START DATA TO PROCESS
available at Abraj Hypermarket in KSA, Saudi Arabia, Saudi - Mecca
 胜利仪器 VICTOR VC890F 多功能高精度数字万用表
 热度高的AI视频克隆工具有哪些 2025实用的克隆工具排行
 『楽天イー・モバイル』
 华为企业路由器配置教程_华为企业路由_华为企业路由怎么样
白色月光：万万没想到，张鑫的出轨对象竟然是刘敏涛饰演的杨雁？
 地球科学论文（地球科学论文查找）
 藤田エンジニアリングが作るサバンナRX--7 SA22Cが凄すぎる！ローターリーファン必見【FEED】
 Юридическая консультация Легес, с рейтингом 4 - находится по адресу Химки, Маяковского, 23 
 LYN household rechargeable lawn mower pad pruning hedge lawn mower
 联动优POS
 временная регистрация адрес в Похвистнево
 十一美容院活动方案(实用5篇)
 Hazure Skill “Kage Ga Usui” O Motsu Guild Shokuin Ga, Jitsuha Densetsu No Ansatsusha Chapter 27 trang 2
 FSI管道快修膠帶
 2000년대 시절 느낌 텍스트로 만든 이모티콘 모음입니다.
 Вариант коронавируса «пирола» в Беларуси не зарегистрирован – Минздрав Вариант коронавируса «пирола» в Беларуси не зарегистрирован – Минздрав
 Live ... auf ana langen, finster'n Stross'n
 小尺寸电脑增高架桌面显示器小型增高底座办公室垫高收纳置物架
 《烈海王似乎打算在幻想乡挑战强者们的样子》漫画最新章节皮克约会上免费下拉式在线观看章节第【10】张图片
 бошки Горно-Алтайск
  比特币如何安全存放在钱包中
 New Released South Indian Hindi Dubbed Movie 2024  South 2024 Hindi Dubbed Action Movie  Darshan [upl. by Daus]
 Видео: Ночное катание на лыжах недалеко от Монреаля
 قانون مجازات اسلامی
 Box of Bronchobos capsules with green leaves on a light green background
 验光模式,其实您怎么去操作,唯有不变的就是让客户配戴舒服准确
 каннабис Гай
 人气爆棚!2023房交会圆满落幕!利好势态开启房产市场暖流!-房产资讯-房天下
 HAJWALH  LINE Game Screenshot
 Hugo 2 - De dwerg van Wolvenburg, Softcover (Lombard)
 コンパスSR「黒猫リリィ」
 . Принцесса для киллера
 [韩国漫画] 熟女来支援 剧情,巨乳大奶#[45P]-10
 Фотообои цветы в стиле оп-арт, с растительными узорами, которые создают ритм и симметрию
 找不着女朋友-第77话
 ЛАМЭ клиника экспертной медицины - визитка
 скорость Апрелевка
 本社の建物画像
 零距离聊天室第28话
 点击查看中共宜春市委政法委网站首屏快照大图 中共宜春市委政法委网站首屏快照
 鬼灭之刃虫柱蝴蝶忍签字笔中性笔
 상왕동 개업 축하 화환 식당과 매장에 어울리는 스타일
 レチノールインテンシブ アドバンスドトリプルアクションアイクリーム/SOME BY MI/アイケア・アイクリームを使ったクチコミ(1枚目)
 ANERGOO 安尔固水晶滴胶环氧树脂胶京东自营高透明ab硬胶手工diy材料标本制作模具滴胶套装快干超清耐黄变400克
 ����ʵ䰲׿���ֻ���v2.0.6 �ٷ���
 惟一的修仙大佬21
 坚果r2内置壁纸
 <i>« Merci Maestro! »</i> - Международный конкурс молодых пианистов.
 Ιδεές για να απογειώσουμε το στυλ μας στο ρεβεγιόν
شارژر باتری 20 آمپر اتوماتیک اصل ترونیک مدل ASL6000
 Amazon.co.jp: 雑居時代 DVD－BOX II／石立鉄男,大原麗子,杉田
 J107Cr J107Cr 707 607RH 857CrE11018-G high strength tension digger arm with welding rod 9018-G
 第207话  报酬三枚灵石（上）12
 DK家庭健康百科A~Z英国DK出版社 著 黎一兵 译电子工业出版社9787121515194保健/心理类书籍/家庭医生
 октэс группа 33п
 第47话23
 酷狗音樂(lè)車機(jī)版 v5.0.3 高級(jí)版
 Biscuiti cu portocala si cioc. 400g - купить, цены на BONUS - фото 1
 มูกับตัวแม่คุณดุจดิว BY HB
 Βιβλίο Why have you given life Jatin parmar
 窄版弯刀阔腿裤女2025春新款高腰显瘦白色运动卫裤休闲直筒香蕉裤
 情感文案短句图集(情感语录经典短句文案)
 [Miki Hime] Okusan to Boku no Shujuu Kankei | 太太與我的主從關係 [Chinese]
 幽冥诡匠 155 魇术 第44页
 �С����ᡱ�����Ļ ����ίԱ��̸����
END DATA TO PROCESS
## TASK DIRECTIONS
Print the records again in full, exactly as they appear above.

## RESULT OF THE TASK
available at Abraj Hypermarket in KSA, Saudi Arabia, Saudi - Mecca
 胜利仪器 VICTOR VC890F 多功能高精度数字万用表
 热度高的AI视频克隆工具有哪些 2025实用的克隆工具排行
 『楽天イー・モバイル』
 华为企业路由器配置教程_华为企业路由_华为企业路由怎么样
白色月光：万万没想到，张鑫的出轨对象竟然是刘敏涛饰演的杨雁？
 地球科学论文（地球科学论文查找）
 藤田エンジニアリングが作るサバンナRX--7 SA22Cが凄すぎる！ローターリーファン必見【FEED】
 Юридическая консультация Легес, с рейтингом 4 - находится по адресу Химки, Маяковского, 23 
 LYN household rechargeable lawn mower pad pruning hedge lawn mower
 联动优POS
 временная регистрация адрес в Похвистнево
 十一美容院活动方案(实用5篇)
 Hazure Skill “Kage Ga Usui” O Motsu Guild Shokuin Ga, Jitsuha Densetsu No Ansatsusha Chapter 27 trang 2
 FSI管道快修膠帶
 2000년대 시절 느낌 텍스트로 만든 이모티콘 모음입니다.
 Вариант коронавируса «пирола» в Беларуси не зарегистрирован – Минздрав Вариант коронавируса «пирола» в Беларуси не зарегистрирован – Минздрав
 Live ... auf ana langen, finster'n Stross'n
 小尺寸电脑增高架桌面显示器小型增高底座办公室垫高收纳置物架
 《烈海王似乎打算在幻想乡挑战强者们的样子》漫画最新章节皮克约会上免费下拉式在线观看章节第【10】张图片
 бошки Горно-Алтайск
  比特币如何安全存放在钱包中
 New Released South Indian Hindi Dubbed Movie 2024  South 2024 Hindi Dubbed Action Movie  Darshan [upl. by Daus]
 Видео: Ночное катание на лыжах недалеко от Монреаля
 قانون مجازات اسلامی
 Box of Bronchobos capsules with green leaves on a light green background
 验光模式,其实您怎么去操作,唯有不变的就是让客户配戴舒服准确
 каннабис Гай
 人气爆棚!2023房交会圆满落幕!利好势态开启房产市场暖流!-房产资讯-房天下
 HAJWALH  LINE Game Screenshot
 Hugo 2 - De dwerg van Wolvenburg, Softcover (Lombard)
 コンパスSR「黒猫リリィ」
 . Принцесса для киллера
 [韩国漫画] 熟女来支援 剧情,巨乳大奶#[45P]-10
 Фотообои цветы в стиле оп-арт, с растительными узорами, которые создают ритм и симметрию
 找不着女朋友-第77话
 ЛАМЭ клиника экспертной медицины - визитка
 скорость Апрелевка
 本社の建物画像
 零距离聊天室第28话
 点击查看中共宜春市委政法委网站首屏快照大图 中共宜春市委政法委网站首屏快照
 鬼灭之刃虫柱蝴蝶忍签字笔中性笔
 상왕동 개업 축하 화환 식당과 매장에 어울리는 스타일
 レチノールインテンシブ アドバンスドトリプルアクションアイクリーム/SOME BY MI/アイケア・アイクリームを使ったクチコミ(1枚目)
 ANERGOO 安尔固水晶滴胶环氧树脂胶京东自营高透明ab硬胶手工diy材料标本制作模具滴胶套装快干超清耐黄变400克
 ����ʵ䰲׿���ֻ���v2.0.6 �ٷ���
 惟一的修仙大佬21
 坚果r2内置壁纸
 <i>« Merci Maestro! »</i> - Международный конкурс молодых пианистов.
 Ιδεές για να απογειώσουμε το στυλ μας στο ρεβεγιόν
شارژر باتری 20 آمپر اتوماتیک اصل ترونیک مدل ASL6000
 Amazon.co.jp: 雑居時代 DVD－BOX II／石立鉄男,大原麗子,杉田
 J107Cr J107Cr 707 607RH 857CrE11018-G high strength tension digger arm with welding rod 9018-G
 第207话  报酬三枚灵石（上）12
 DK家庭健康百科A~Z英国DK出版社 著 黎一兵 译电子工业出版社9787121515194保健/心理类书籍/家庭医生
 октэс группа 33п
 第47话23
 酷狗音樂(lè)車機(jī)版 v5.0.3 高級(jí)版
 Biscuiti cu portocala si cioc. 400g - купить, цены на BONUS - фото 1
 มูกับตัวแม่คุณดุจดิว BY HB
 Βιβλίο Why have you given life Jatin parmar
 窄版弯刀阔腿裤女2025春新款高腰显瘦白色运动卫裤休闲直筒香蕉裤
 情感文案短句图集(情感语录经典短句文案)
 [Miki Hime] Okusan to Boku no Shujuu Kankei | 太太與我的主從關係 [Chinese]
 幽冥诡匠 155 魇术 第44页
 �С����ᡱ�����Ļ ����ίԱ��̸����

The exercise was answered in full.